Your task is to print the listing exactly as it stands.

> **Task data**:
• • •
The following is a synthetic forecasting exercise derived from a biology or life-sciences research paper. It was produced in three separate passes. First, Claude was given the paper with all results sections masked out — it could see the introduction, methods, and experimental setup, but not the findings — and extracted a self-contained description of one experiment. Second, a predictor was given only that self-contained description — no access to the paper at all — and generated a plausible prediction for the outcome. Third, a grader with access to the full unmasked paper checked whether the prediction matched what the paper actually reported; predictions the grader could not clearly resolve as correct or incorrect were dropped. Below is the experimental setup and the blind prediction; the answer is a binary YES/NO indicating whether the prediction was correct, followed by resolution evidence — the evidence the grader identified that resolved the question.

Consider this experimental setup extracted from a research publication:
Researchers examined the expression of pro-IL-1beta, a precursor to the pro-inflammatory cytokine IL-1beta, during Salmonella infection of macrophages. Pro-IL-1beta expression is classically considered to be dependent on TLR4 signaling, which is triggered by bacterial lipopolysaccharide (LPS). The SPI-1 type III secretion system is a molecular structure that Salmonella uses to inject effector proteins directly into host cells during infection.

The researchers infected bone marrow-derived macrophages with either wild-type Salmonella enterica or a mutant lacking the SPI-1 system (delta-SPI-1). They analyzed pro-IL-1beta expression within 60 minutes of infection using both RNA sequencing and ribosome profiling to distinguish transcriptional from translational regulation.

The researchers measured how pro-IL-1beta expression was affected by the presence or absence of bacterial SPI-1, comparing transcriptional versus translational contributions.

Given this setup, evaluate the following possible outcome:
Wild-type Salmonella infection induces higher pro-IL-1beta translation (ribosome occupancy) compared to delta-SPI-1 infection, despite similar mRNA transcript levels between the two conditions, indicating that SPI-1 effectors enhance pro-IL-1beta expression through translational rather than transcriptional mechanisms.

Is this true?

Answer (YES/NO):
• • •
> **Response to this task**:
The following is a synthetic forecasting exercise derived from a biology or life-sciences research paper. It was produced in three separate passes. First, Claude was given the paper with all results sections masked out — it could see the introduction, methods, and experimental setup, but not the findings — and extracted a self-contained description of one experiment. Second, a predictor was given only that self-contained description — no access to the paper at all — and generated a plausible prediction for the outcome. Third, a grader with access to the full unmasked paper checked whether the prediction matched what the paper actually reported; predictions the grader could not clearly resolve as correct or incorrect were dropped. Below is the experimental setup and the blind prediction; the answer is a binary YES/NO indicating whether the prediction was correct, followed by resolution evidence — the evidence the grader identified that resolved the question.

Consider this experimental setup extracted from a research publication:
Researchers examined the expression of pro-IL-1beta, a precursor to the pro-inflammatory cytokine IL-1beta, during Salmonella infection of macrophages. Pro-IL-1beta expression is classically considered to be dependent on TLR4 signaling, which is triggered by bacterial lipopolysaccharide (LPS). The SPI-1 type III secretion system is a molecular structure that Salmonella uses to inject effector proteins directly into host cells during infection.

The researchers infected bone marrow-derived macrophages with either wild-type Salmonella enterica or a mutant lacking the SPI-1 system (delta-SPI-1). They analyzed pro-IL-1beta expression within 60 minutes of infection using both RNA sequencing and ribosome profiling to distinguish transcriptional from translational regulation.

The researchers measured how pro-IL-1beta expression was affected by the presence or absence of bacterial SPI-1, comparing transcriptional versus translational contributions.

Given this setup, evaluate the following possible outcome:
Wild-type Salmonella infection induces higher pro-IL-1beta translation (ribosome occupancy) compared to delta-SPI-1 infection, despite similar mRNA transcript levels between the two conditions, indicating that SPI-1 effectors enhance pro-IL-1beta expression through translational rather than transcriptional mechanisms.

Is this true?

Answer (YES/NO):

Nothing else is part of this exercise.